Exercise directions:
Starting at the line containing "How far away" and ending at the line containing "what is nearest", recast those lines of the records as a JSON list of strings, one string per line, with blank lines left out.

##### Data for this exercise #####

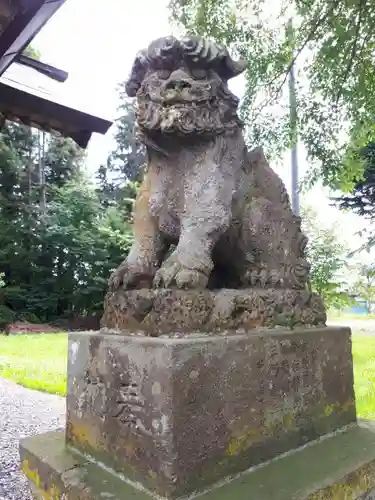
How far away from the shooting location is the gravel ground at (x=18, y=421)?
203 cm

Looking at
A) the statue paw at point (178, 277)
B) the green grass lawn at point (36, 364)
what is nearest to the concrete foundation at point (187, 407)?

#####
##### Data for this exercise #####

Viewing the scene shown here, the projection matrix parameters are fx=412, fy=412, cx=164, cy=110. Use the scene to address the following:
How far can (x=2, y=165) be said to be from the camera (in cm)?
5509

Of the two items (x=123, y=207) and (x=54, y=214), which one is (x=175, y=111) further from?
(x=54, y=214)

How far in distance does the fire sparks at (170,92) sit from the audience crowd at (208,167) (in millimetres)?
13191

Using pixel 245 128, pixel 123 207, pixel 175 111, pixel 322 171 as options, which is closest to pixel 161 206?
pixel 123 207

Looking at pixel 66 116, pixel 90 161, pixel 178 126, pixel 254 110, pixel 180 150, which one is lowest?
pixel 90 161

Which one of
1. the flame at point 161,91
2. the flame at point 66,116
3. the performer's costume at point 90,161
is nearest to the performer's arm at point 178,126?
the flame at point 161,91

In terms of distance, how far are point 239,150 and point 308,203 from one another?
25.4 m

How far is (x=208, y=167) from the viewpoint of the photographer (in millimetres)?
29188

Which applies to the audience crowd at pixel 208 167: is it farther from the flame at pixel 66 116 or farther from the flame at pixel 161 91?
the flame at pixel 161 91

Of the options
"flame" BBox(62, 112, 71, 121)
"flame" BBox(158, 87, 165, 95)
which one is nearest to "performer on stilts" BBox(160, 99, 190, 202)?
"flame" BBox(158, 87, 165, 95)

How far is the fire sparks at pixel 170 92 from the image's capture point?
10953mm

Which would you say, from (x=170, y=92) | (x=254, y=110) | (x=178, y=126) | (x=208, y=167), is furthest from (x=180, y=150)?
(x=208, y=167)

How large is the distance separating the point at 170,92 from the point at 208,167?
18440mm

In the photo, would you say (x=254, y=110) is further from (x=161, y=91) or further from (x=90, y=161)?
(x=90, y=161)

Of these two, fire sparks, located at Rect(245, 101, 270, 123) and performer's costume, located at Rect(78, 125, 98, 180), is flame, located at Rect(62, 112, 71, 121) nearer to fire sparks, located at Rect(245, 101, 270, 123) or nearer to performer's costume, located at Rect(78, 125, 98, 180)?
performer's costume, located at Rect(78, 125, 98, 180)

#####
##### Data for this exercise #####

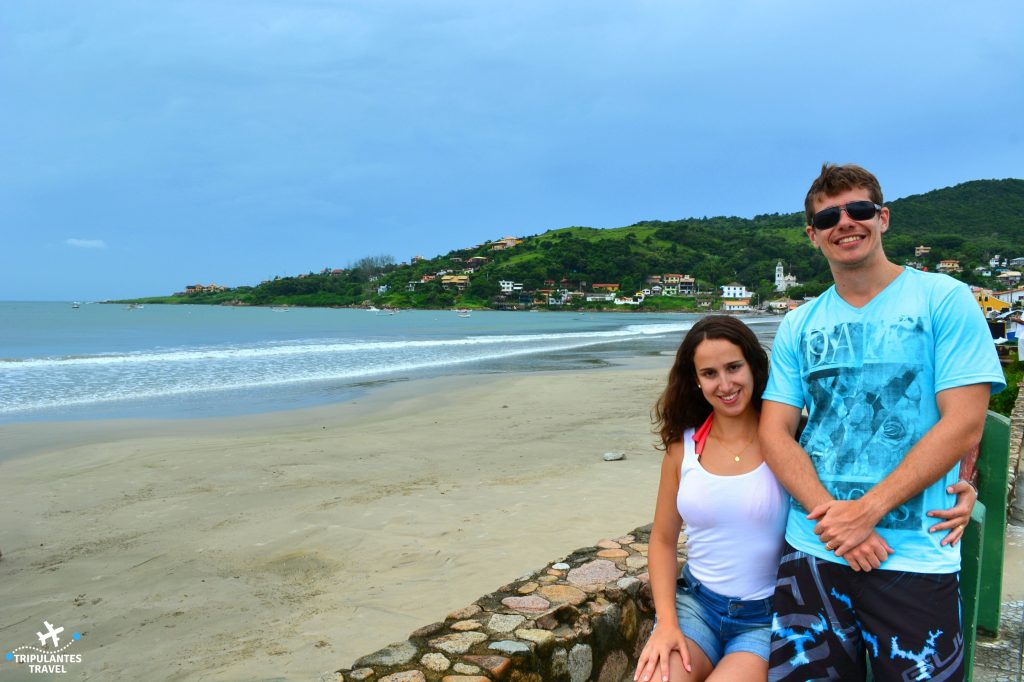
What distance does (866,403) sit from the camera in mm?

#####

Output below:
[
  "How far away from the shooting location is the gravel ground at (x=18, y=421)?",
  "203 cm",
  "Looking at",
  "A) the statue paw at point (178, 277)",
  "B) the green grass lawn at point (36, 364)",
  "what is nearest to the concrete foundation at point (187, 407)?"
]